I glance down at my half-eaten plate of food. “I’m already pretty full. I just…” I wrack my brain for a believable excuse. God, I can’t believe I’m lying to my fucking brother right now. “I’ve had a headache for a couple of days. It’s affecting my appetite.”
Did I just lie about a headache to my nurse brother? Yeah, I really did.
Holden stares at me in silence, then slowly nods. “Okay. Well, at least let me get you some leftovers. You can take some to Eli?”
Relief washes over me. “Yeah, absolutely.” I stand and rush through taking my plate to the sink and cleaning it off.

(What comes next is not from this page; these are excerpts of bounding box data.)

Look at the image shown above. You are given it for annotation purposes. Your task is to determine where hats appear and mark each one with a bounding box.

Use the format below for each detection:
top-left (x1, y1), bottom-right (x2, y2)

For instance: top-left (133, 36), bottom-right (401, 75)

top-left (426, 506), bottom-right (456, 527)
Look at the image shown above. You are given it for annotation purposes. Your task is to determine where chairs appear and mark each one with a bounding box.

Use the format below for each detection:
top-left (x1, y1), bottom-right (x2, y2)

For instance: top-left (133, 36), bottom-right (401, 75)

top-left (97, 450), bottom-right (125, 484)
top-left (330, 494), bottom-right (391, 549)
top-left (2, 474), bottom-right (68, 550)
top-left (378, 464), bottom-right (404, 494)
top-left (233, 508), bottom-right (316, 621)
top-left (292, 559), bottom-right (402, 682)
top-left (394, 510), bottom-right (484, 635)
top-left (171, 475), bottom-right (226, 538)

“You can just leave that,” Julian says. “I’ll load the dishwasher in a while.”
I nod, dropping the plate into the sink.
When I turn around, Julian is watching me with assessing eyes.
He steps closer, lowering his voice so only I can hear him.
“Eli is important to us. To all of us, but especially Holden.” My stomach tightens as my heart threatens to pound right out of my chest. Does he know something?
Jesus, I’m already fucking things up. “If there’s something wrong, or he’s struggling, please reach out.
He’s…” Julian pauses, like he’s thinking about what to say.
“Well, he’s had it rough at times. We worry about him. ”
Calm down, Nic. It’s not like he’s even accusing you of anything. He’s just worried about his nephew. “I definitely will,” I choke out.
I barely remember giving the kids hugs, barely remember telling Holden and Julian goodbye.
Barely remember agreeing to dinner in three days when Holden’s off work again.
Definitely remember promising I’ll get Eli here.
I’m not sure how I’m going to do that, but I guess I’ll figure it out. I have to.
I wasn’t sure what to expect when I walked in the front door. I think I kind of felt like my thoughts were imploding so badly that Eli’s must be too. That he was here, mirroring my own internal conflict. I didn’t think I’d find him curled up on the couch in oversized clothes, dead asleep.
A weight lifts off my chest for all of two seconds. Just long enough for me to realize that he’s in the living room. He came to the living room only when he knew I wouldn’t be here. The weight lands on me again. Heavier this time.
I stare at him for a second. He’s truly so fucking beautiful.
Even without his makeup. Without his adorable clothing choices.
I don’t give myself much opportunity to look at him—really look— because it will do nothing good for me.
Or for him. But for now, with my heart beating painfully and my stomach still in knots about how badly I’m fucking everything up, I let myself really look.
His lashes are so fucking long, almost touching his eyebrows when he has mascara on them.
There’s a tiny freckle on his cheek under his right eye—the only mark on an otherwise completely flawless canvas.
Not that the freckle is a flaw. Not even close.
His bottom lip is bigger than the top, giving him an almost constant pout.
My heart rate spikes. Okay, that’s enough.
I look away for a second, working hard to catch my breath.
I can’t believe I’m getting fucking breathless over my brother’s nephew.
I’m so fucked. So fucked. So fucking fucked.
My hands are shaking, my throat dry. This right here is why I don’t let myself really look at Eli .
I can’t let him sleep on the couch, though. I already feel bad enough about everything as it is without worrying if he’s going to wake up sore. I walk to the couch and sit down, careful not to jostle him too much.